## Stated problem
Find the line containing "This photograph depicts", then output it and every line after it through the end of the listing below, exactly as written.

========================================================================

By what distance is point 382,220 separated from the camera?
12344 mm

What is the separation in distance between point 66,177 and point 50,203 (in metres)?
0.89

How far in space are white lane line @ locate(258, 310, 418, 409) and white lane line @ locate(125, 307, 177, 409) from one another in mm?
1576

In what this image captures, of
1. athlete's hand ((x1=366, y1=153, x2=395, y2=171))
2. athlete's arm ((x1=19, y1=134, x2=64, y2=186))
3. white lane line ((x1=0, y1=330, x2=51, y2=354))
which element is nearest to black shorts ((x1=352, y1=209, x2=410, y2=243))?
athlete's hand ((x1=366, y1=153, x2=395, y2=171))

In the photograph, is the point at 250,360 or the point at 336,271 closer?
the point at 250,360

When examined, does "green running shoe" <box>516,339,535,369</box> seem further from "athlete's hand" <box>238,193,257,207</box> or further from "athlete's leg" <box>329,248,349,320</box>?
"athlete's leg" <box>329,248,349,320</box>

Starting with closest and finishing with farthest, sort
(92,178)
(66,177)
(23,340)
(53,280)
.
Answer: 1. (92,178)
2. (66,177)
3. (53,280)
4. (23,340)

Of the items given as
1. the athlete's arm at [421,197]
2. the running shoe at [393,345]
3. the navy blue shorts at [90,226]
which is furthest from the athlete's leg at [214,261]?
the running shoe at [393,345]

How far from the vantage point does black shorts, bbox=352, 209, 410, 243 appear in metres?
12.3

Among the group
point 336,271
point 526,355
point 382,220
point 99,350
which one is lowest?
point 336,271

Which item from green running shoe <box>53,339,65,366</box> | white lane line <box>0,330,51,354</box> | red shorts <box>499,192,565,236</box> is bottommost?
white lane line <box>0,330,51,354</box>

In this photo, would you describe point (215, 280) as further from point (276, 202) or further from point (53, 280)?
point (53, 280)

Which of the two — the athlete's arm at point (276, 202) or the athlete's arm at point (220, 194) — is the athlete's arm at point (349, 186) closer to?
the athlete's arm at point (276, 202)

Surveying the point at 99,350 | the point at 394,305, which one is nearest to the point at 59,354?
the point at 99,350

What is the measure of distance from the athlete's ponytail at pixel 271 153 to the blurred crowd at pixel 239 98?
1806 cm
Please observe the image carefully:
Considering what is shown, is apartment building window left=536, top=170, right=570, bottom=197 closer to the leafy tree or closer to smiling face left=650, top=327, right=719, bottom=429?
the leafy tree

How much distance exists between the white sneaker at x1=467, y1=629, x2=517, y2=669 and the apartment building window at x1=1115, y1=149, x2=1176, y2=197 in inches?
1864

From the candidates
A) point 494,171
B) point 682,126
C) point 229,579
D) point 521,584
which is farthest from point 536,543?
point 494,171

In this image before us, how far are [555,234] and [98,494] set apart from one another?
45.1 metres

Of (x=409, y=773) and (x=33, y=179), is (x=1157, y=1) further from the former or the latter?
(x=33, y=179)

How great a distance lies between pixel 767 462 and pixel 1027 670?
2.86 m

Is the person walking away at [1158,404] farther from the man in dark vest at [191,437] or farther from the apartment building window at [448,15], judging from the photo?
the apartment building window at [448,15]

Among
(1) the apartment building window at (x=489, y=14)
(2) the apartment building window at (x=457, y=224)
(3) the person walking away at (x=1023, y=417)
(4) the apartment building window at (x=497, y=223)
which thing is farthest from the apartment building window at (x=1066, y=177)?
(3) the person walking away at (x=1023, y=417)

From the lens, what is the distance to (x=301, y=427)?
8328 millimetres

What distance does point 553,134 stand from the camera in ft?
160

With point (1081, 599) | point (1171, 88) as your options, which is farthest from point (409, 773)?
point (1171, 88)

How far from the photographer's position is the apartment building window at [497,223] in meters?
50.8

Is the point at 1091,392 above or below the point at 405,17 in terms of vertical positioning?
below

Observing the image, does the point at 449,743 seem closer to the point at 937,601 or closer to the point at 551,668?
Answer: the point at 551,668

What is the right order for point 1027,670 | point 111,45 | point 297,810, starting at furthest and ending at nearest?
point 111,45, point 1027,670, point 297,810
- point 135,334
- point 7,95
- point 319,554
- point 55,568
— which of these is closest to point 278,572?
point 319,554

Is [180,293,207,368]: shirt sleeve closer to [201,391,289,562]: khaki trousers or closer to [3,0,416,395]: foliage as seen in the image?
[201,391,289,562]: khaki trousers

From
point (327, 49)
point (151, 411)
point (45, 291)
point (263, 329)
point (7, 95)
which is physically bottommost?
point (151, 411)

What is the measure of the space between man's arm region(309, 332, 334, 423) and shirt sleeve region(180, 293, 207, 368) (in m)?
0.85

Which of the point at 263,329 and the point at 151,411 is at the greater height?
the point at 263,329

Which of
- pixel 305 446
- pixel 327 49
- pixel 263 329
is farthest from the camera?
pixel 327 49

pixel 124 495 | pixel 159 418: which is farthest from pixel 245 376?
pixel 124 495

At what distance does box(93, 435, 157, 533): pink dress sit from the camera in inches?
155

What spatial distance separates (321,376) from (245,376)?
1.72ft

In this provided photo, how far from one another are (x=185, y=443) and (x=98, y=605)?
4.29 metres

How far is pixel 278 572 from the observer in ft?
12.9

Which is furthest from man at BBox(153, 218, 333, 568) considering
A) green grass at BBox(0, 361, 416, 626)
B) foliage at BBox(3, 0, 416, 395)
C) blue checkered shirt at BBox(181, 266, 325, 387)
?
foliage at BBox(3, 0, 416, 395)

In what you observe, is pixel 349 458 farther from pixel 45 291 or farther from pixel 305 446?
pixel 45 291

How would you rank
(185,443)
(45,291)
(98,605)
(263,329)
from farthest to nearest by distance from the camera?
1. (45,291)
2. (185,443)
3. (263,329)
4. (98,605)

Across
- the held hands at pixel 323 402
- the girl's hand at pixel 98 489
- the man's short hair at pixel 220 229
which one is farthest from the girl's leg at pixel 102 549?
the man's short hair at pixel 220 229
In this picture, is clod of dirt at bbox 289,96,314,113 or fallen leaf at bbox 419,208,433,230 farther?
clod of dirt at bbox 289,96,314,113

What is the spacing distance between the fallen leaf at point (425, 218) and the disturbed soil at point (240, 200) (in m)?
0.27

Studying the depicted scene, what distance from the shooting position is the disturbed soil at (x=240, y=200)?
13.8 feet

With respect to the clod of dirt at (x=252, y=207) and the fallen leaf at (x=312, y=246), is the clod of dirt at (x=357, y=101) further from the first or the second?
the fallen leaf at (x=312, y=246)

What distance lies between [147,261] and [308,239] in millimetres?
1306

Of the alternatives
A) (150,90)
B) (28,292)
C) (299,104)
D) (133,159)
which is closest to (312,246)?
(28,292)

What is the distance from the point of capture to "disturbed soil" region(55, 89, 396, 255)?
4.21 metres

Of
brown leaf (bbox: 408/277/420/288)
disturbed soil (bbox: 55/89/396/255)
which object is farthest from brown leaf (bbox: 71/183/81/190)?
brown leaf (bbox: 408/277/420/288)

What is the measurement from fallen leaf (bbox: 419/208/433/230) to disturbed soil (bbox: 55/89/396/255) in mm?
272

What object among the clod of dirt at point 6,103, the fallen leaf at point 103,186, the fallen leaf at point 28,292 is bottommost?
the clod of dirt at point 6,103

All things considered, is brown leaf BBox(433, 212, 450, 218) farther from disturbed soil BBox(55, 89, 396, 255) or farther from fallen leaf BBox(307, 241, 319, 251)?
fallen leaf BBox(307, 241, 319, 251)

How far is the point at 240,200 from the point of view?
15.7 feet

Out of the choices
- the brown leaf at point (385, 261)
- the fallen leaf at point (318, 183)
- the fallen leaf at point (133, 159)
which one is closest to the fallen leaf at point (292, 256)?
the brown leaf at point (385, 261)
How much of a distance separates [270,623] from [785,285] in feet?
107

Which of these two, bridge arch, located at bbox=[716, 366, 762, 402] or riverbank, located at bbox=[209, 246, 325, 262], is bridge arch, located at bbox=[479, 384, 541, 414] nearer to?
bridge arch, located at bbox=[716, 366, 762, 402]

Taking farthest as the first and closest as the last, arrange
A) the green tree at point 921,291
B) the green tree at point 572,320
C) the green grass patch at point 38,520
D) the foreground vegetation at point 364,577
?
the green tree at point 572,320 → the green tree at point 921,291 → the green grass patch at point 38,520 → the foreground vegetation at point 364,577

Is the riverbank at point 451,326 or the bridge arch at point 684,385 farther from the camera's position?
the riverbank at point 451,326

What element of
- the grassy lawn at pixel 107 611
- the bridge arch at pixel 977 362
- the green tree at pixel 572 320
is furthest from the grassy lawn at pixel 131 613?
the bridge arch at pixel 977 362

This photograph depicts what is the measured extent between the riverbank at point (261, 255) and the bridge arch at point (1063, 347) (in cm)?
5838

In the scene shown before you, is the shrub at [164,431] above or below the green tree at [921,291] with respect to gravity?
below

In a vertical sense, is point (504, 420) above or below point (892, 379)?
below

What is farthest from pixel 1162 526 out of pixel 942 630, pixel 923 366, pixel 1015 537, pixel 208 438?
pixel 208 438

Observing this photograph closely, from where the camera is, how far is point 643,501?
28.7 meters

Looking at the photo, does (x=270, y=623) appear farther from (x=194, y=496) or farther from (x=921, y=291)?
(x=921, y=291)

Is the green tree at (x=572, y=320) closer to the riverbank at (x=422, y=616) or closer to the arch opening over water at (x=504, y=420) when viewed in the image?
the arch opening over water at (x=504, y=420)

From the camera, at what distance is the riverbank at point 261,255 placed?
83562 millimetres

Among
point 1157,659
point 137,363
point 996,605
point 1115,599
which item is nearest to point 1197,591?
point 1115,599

========================================================================

## Response
This photograph depicts what is the measured extent between the riverbank at point (261, 255) and the bridge arch at point (1063, 347) (in cm)?
5838

In the scene shown before you, is the shrub at [164,431] above or below the green tree at [921,291] with respect to gravity?
below

In a vertical sense, is point (504, 420) above or below point (892, 379)?
below

What is farthest from pixel 1162 526 out of pixel 942 630, pixel 923 366, pixel 1015 537, pixel 208 438?
pixel 208 438

Observing this photograph closely, from where the camera is, how far is point 643,501?
28.7 meters

Looking at the photo, does (x=270, y=623) appear farther from (x=194, y=496) or farther from (x=921, y=291)?
(x=921, y=291)

Is the green tree at (x=572, y=320) closer to the riverbank at (x=422, y=616) or closer to the arch opening over water at (x=504, y=420) when viewed in the image?
the arch opening over water at (x=504, y=420)

From the camera, at what distance is the riverbank at point 261,255 placed?
83562 millimetres

Among
point 1157,659
point 137,363
point 996,605
point 1115,599
which item is nearest to point 1197,591?
point 1115,599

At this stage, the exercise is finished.